Commercial Production: the Cost of Rushed Timelines

Commercial Production: the Cost of Rushed Timelines

Rushed production is like a junk-food binge — everyone knows it’s wrong and bad for them, but they do it anyway. Many have said for years that the ad production process can be good….and/or fast…and/or cheap — you can pull it off with two, but it’s pretty darn rare to score all three.

Over the last 36 years, we’ve worked with 1000’s of national & global brands; we’ve seen marketers time and time again with the mentality, “Well, we don’t have time to do it rightright now. But we’ll have time later to do it over if we need to.” Hmmm…do you see anything wrong with that thought?

Advertising Production: The Wretched Waste of Rushed Timelines

The cost premium for rushed production is 15%-25% — or more. Most Product Managers would be in serious trouble for missing any of their other marketing numbers that badly.

But chances are…you, yourself, have authorized rush production at least once during the past year. There are times when rush production may be warranted — such as responding to a competitive pressure. However, 90% of rush production is totally avoidable.  Ad production that is rushed is nearly always the result of inadequate planning or discipline.

Consider this…right this very moment, you likely know several dates in the coming year when new advertising is due. You know when new markets must be opened…when print media closing dates are scheduled…when your dealer or bottle meetings will be held…when research findings on new creative have to be in.

In your marketing timeline, you may have penciled in a period of 8 weeks for producing your TV commercials or print ads (and likely 12 weeks if your spots have special effects or animation — or for global production).

And while you don’t plan on compressing this timing…if you run behind on any of the other functions that lead to new copy, you end up squeezing the production schedule — because the air date or insertion date doesn’t move.

Yes, you can rush production. But you’ll also be taking a dreadful creative chance in the process. Here’s how:

1. Bidding

In a rush situation, none of your three best directors (or any other vendor, for that matter) may be available. You’re stuck with “what’s out there” – be it fourth choice of talent, or sixth, or twelfth.
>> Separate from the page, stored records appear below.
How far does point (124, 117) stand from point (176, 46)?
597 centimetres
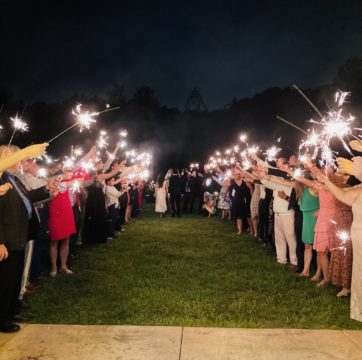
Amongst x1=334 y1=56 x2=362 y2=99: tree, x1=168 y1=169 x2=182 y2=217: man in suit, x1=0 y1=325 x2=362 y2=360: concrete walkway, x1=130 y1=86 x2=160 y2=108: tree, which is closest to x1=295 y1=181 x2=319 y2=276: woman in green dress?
x1=0 y1=325 x2=362 y2=360: concrete walkway

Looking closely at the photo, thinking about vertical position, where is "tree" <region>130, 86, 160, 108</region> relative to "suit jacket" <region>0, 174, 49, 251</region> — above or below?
above

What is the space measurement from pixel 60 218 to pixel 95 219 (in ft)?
13.2

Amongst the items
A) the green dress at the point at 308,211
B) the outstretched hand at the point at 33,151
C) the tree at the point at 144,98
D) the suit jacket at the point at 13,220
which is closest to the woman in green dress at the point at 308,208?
the green dress at the point at 308,211

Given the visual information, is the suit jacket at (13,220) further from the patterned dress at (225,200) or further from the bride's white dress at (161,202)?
the bride's white dress at (161,202)

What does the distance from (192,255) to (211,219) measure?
8.62 meters

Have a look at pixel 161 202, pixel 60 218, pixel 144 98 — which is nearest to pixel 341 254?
pixel 60 218

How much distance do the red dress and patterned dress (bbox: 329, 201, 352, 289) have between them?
5008 mm

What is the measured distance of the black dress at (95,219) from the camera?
1232 centimetres

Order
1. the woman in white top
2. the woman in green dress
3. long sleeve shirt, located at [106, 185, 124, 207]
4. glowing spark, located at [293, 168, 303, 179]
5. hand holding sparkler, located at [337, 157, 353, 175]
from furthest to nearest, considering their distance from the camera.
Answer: the woman in white top
long sleeve shirt, located at [106, 185, 124, 207]
the woman in green dress
glowing spark, located at [293, 168, 303, 179]
hand holding sparkler, located at [337, 157, 353, 175]

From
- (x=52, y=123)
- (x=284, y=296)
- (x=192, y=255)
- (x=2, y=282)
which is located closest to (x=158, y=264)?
(x=192, y=255)

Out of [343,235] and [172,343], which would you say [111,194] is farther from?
[172,343]

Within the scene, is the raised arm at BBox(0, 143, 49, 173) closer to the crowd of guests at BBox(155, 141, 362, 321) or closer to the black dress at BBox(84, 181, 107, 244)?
the crowd of guests at BBox(155, 141, 362, 321)

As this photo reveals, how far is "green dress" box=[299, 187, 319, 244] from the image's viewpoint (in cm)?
857

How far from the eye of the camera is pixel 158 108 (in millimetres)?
68688
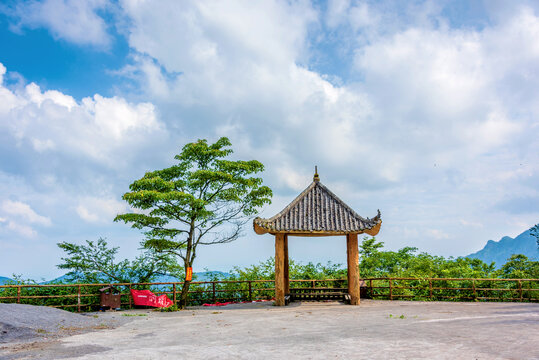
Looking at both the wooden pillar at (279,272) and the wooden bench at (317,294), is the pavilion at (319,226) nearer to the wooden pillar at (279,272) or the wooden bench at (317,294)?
the wooden pillar at (279,272)

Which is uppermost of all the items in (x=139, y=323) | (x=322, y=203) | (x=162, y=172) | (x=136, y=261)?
(x=162, y=172)

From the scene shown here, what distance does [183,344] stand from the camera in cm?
725

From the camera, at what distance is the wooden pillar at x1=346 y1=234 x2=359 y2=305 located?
1363 cm

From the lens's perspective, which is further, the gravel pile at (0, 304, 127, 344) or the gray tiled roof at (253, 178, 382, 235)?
the gray tiled roof at (253, 178, 382, 235)

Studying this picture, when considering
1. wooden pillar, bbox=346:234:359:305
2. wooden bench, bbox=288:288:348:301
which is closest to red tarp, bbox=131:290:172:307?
wooden bench, bbox=288:288:348:301

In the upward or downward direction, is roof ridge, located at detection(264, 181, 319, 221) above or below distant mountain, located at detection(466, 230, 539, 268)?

Your agency may very well say, “Because we’re in a rush, we have to single-bid this job” — and you lose all the advantages of competitive bidding. And normal competitive bidding can save 10%-20% of your production company costs.

In any case…rush will insure that whatever production company is invited to bid, realizing this is a tricky and not completely defined, will load up the estimate with an additional 15%-25% worth of time and materials so they can be covered.

2. Preparation time

A client in dire straits decided to improve his chances of securing good talent on a rush schedule by simultaneously casting in New York, Los Angeles, & Chicago. Obviously, that builds in a waste factor of 66% for casting expenditures, since the client likely threw away two-thirds of the effort.

Additionally, on a rush schedule, preparation of color-corrected packages can carry a premium of 50%-100%. Extra locations are scouted. Extra props and wardrobe are bought. (“I don’t know which she’ll like better, the yellow or the blue. Get ’em both.”)

3. Actual production

Everything will be hopelessly padded and overproduced. Extra setups are shot (“Well, we may need to cover.”) And hasty decisions aren’t normally well thought-out…well, considered, “quality” decisions.

What really hurts you is the attitude that pervades every facet of a rush production. Everyone is so absorbed with “getting the job done” that no one is thinking, “How can we do this better?”

4. Finishing

Try opening an editorial house on a weekend or on a national holiday. That has cost many a client a bundle. Rushing editorial or retouching can add 25%-50% (or what the traffic — that’s you — will bear). Hope you have deep pockets.

And how often have you heard this, “We’ll fix it in post!” Lack of proper preparation time can cause a false sense of security that all shortcuts can be fixed during post production. And in many cases, post production costs and retouching costs can escalate significantly due to the very fact that “fixes” need to be made.

What Can You Do About This Wretched Disease of Rushed Production?

Well, you can’t cure it — but you can certainly inoculate against it!

Right now, sit down and look at your advertising plans. Keep in the 8 weeks for TV & print production (12 weeks for global or spots with special effects and/or animation). Now, add in additional weeks for creative development, copy testing & research analysis, management approvals, and legal snarls — and every facet of marketing development which you know, through experience, you’re going to run into.

And then stick with your new resolves! Keep after your agency to make deadlines, not to slide by them. Keep the pressure on suppliers to outdo themselves — while they still have time left to come through with maximum performance.

Beat the rush production — before it beats you, financially. Or worse, before you miss an important date.